Velocity Reviews (http://www.velocityreviews.com/forums/index.php)
-   C++ (http://www.velocityreviews.com/forums/f39-c.html)
-   -   Why is a vector find faster than a set with find()? (http://www.velocityreviews.com/forums/t949217-why-is-a-vector-find-faster-than-a-set-with-find.html)

 boltar2003@boltar.world 08-07-2012 01:04 PM

Why is a vector find faster than a set with find()?

Hello

I'm storing a large (100K) list of integer id's in a set which I need to
frequenctly search for a given id. When I try doing this with a set using the
standard find() function it takes 3 times longer than doing the same with a
vector!

Why is this? Surely given that its ordered a set could be searched using
a binary chop whereas a vector must be a linear search. Even if the set is
searched linearly why does it take 3 times as long?

Thanks for any info

B2003

 Alain Ketterlin 08-07-2012 01:36 PM

Re: Why is a vector find faster than a set with find()?

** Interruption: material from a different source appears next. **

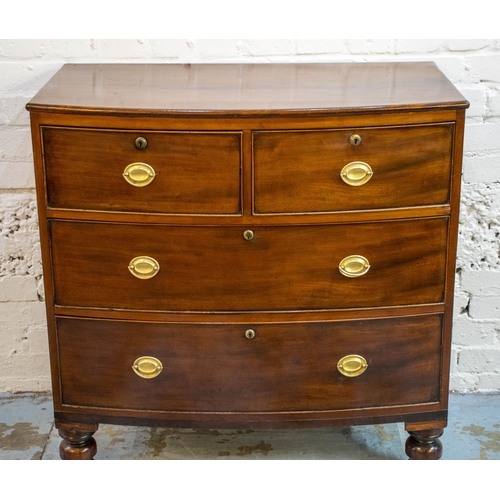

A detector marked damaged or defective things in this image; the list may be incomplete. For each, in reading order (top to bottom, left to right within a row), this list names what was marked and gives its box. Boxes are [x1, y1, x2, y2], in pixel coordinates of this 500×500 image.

chipped paint [235, 442, 274, 458]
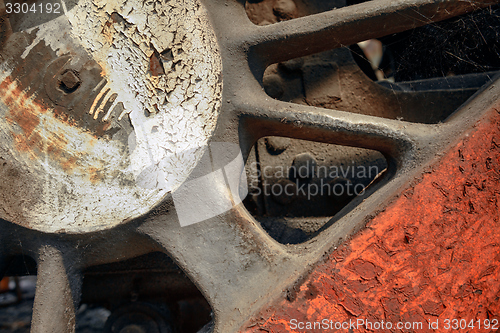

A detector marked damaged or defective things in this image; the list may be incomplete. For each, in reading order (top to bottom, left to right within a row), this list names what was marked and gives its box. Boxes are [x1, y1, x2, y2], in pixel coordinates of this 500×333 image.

boltar2003@boltar.world writes:

> I'm storing a large (100K) list of integer id's in a set which I need
> to frequenctly search for a given id. When I try doing this with a set
> using the standard find() function it takes 3 times longer than doing
> the same with a vector!

It is kind of surprising with such a large number of items. Linear scan
is certainly faster with small vectors/sets, but 10^5 should be enough
to make algorithmic complexity be the major factor.

What do you count exactly? Does your timer include filling up the set?
Can you post some (simplified) code exhibiting the phenomenon?

> Why is this? Surely given that its ordered a set could be searched
> using a binary chop whereas a vector must be a linear search. Even if
> the set is searched linearly why does it take 3 times as long?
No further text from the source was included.